- [Work to be completed] Reproduce verbatim everything in the Colonial Pipeline article from "A warm war continues" down to "three days since.".

- [Passage shown]
A warm war continues against the United States
US critical infrastructure has once again come under state-sponsored cyberattack. This reveals another facet of what I described in Stormwall as an imminent danger from antagonistic states seeking to undermine our economy and nation.
This time the assault comes in the guise of ransomware launched against our fuel distribution infrastructure. Colonial Pipeline, the largest refined petroleum products pipeline in the US, delivers gas and other fuels from the Gulf of Mexico to several major cities from Houston all the way to New York. Suppling the Eastern seaboard with over half of its fuel needs, Colonial came under a sophisticated and debilitating cyberattack Friday night, and has remained offline for nearly three days since.
We can now add gasoline to the ever-growing list of consumer goods where rapidly-rising prices are adding fuel to the fire of the inflationary pressure I wrote about in April. National average gas prices are set to rise above $3 today, the first time since 2014. As of now, US fuel depots remain fully stocked, and there is no imminent risk of systemic shortages. Whether that remains true will depend on how long the pipeline stays shuttered and how bad this really is beneath the surface of what is being publicly disclosed.

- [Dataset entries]
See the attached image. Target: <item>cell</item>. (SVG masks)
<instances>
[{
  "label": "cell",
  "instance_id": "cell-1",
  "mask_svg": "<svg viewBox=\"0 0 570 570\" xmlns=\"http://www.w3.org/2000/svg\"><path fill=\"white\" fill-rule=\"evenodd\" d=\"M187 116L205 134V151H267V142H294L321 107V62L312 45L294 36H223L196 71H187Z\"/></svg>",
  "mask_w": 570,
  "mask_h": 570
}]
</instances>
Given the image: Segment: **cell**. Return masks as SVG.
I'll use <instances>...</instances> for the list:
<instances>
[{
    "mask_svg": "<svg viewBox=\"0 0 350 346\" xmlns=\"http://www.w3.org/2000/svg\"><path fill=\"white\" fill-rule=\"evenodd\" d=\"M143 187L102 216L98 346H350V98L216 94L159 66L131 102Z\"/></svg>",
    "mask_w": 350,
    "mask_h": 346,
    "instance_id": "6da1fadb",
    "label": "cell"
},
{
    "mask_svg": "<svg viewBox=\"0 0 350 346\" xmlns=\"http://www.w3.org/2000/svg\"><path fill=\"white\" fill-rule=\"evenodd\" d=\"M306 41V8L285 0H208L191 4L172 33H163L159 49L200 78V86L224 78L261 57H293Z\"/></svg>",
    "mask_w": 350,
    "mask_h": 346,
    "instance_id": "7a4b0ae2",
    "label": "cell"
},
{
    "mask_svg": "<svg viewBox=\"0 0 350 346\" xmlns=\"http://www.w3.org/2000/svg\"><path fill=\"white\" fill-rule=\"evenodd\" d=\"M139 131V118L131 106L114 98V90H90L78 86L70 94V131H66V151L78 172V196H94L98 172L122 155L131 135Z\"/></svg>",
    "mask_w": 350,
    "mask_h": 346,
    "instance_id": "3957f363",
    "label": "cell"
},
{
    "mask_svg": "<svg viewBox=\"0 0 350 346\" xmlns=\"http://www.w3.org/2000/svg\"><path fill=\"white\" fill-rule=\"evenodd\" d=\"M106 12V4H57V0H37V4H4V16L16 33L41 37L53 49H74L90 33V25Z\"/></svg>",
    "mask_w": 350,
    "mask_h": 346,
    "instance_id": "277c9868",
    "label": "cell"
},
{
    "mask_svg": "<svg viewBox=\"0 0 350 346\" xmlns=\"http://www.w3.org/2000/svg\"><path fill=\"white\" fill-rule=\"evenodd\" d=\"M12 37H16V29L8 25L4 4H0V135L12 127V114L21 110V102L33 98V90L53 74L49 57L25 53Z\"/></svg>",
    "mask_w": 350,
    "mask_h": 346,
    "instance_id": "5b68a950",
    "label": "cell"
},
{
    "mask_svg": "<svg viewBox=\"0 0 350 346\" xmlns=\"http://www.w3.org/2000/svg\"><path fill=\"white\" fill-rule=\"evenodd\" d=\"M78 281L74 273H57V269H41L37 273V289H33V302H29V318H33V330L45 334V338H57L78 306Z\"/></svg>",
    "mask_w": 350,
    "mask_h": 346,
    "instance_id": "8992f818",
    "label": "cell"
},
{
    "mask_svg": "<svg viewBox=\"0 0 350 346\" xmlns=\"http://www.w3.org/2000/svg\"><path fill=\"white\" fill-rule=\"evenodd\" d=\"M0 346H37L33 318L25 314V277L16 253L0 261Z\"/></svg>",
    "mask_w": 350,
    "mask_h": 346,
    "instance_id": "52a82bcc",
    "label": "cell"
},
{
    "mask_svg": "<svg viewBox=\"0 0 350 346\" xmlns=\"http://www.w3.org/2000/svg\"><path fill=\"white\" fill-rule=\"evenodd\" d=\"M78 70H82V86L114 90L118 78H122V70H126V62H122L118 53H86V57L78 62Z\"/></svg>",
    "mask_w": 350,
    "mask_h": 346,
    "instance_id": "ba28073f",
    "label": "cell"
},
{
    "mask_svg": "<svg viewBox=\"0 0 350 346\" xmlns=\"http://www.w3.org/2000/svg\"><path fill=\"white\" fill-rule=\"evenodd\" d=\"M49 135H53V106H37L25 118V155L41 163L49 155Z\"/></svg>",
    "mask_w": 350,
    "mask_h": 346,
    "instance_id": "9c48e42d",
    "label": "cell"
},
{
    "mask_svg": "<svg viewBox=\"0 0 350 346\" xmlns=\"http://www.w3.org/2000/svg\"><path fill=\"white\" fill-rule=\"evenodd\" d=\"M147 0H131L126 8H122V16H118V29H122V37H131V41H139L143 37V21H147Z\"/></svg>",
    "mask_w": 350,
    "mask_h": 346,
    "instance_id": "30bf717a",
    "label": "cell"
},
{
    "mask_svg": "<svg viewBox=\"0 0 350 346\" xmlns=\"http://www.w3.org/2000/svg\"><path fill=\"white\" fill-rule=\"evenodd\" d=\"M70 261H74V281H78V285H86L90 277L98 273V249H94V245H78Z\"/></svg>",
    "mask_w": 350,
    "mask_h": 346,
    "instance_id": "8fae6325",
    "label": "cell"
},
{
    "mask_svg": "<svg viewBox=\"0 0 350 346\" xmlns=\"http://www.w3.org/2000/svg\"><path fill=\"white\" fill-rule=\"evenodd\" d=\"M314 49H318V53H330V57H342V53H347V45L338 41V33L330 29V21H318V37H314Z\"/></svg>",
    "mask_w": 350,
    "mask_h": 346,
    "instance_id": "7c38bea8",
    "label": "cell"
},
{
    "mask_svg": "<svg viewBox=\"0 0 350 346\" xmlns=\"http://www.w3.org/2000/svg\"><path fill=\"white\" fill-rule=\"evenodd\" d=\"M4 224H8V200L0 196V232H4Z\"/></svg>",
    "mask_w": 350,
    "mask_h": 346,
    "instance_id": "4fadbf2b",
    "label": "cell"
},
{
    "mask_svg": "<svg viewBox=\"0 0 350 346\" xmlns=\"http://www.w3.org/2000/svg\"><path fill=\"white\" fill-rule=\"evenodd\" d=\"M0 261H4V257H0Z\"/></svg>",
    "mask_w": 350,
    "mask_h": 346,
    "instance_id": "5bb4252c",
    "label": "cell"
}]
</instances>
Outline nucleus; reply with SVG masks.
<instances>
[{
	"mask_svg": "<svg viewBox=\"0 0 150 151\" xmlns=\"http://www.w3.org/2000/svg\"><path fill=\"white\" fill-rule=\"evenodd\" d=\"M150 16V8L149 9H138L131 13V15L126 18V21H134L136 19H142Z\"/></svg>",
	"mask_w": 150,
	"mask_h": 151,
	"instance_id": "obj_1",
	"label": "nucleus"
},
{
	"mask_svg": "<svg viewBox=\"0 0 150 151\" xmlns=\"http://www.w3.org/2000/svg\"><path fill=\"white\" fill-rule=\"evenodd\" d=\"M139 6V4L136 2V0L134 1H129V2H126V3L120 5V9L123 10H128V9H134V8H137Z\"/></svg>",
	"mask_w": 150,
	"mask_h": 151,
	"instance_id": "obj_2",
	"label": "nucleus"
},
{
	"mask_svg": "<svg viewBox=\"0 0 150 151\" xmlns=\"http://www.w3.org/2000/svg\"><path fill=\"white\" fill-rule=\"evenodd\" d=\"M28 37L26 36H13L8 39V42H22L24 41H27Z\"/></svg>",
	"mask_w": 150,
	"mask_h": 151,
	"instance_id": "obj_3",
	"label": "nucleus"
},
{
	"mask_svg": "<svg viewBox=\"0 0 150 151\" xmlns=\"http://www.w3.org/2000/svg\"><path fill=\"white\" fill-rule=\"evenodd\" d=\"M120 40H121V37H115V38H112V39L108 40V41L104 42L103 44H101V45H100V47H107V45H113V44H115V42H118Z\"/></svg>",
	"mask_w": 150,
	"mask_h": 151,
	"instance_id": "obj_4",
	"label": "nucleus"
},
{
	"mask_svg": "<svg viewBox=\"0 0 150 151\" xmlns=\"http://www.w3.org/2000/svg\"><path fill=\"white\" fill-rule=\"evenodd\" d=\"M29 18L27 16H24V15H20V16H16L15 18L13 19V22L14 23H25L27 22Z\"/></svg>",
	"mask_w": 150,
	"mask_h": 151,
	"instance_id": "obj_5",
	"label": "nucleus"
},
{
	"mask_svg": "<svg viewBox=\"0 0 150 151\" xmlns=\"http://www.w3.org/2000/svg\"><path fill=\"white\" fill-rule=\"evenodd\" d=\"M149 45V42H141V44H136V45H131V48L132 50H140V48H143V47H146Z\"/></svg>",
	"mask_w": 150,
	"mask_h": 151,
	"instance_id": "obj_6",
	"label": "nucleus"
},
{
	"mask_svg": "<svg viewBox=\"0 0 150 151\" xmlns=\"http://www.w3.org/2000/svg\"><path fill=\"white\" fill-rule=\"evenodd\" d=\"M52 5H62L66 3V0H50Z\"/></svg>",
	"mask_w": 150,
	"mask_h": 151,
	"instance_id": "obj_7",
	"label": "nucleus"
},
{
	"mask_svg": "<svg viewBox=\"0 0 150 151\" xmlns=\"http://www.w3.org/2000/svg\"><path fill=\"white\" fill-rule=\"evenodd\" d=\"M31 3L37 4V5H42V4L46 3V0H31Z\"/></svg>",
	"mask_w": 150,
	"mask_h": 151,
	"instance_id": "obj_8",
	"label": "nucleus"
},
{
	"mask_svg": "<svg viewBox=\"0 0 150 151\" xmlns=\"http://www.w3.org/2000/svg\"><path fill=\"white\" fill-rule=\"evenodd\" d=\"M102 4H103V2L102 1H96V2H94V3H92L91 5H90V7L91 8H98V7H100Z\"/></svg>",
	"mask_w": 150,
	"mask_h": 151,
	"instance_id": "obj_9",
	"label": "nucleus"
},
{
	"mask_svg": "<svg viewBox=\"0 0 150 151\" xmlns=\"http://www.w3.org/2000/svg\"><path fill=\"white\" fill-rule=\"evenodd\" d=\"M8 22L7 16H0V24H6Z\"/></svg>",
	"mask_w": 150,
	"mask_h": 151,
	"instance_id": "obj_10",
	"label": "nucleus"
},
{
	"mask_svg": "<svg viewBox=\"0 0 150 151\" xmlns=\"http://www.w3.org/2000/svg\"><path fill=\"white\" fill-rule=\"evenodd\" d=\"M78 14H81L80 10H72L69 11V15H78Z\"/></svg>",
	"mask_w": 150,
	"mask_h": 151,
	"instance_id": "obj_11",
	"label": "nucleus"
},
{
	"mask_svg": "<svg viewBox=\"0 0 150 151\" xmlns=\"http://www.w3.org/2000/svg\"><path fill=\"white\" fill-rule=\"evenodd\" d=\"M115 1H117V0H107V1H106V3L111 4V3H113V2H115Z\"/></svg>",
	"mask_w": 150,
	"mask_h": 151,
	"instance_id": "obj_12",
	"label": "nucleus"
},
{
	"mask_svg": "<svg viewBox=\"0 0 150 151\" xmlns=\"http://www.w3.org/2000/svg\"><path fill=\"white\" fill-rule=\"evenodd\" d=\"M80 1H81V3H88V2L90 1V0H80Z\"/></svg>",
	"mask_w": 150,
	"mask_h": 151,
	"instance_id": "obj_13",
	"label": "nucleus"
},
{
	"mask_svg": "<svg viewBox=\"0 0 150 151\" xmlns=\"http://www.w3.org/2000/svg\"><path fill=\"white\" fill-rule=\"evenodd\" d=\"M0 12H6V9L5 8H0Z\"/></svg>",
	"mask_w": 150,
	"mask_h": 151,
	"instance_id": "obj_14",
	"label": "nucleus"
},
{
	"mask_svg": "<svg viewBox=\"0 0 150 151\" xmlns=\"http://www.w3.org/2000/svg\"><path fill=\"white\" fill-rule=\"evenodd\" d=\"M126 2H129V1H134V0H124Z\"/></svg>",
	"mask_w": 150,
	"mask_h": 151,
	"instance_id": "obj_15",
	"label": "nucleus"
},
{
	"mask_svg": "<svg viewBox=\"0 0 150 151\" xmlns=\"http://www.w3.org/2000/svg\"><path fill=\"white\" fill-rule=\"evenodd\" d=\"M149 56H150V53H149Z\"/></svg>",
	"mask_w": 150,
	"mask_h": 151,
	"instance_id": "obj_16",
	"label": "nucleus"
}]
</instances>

- [Result of this task]
A warm war continues against the United States
US critical infrastructure has once again come under state-sponsored cyberattack. This reveals another facet of what I described in Stormwall as an imminent danger from antagonistic states seeking to undermine our economy and nation.
This time the assault comes in the guise of ransomware launched against our fuel distribution infrastructure. Colonial Pipeline, the largest refined petroleum products pipeline in the US, delivers gas and other fuels from the Gulf of Mexico to several major cities from Houston all the way to New York. Suppling the Eastern seaboard with over half of its fuel needs, Colonial came under a sophisticated and debilitating cyberattack Friday night, and has remained offline for nearly three days since.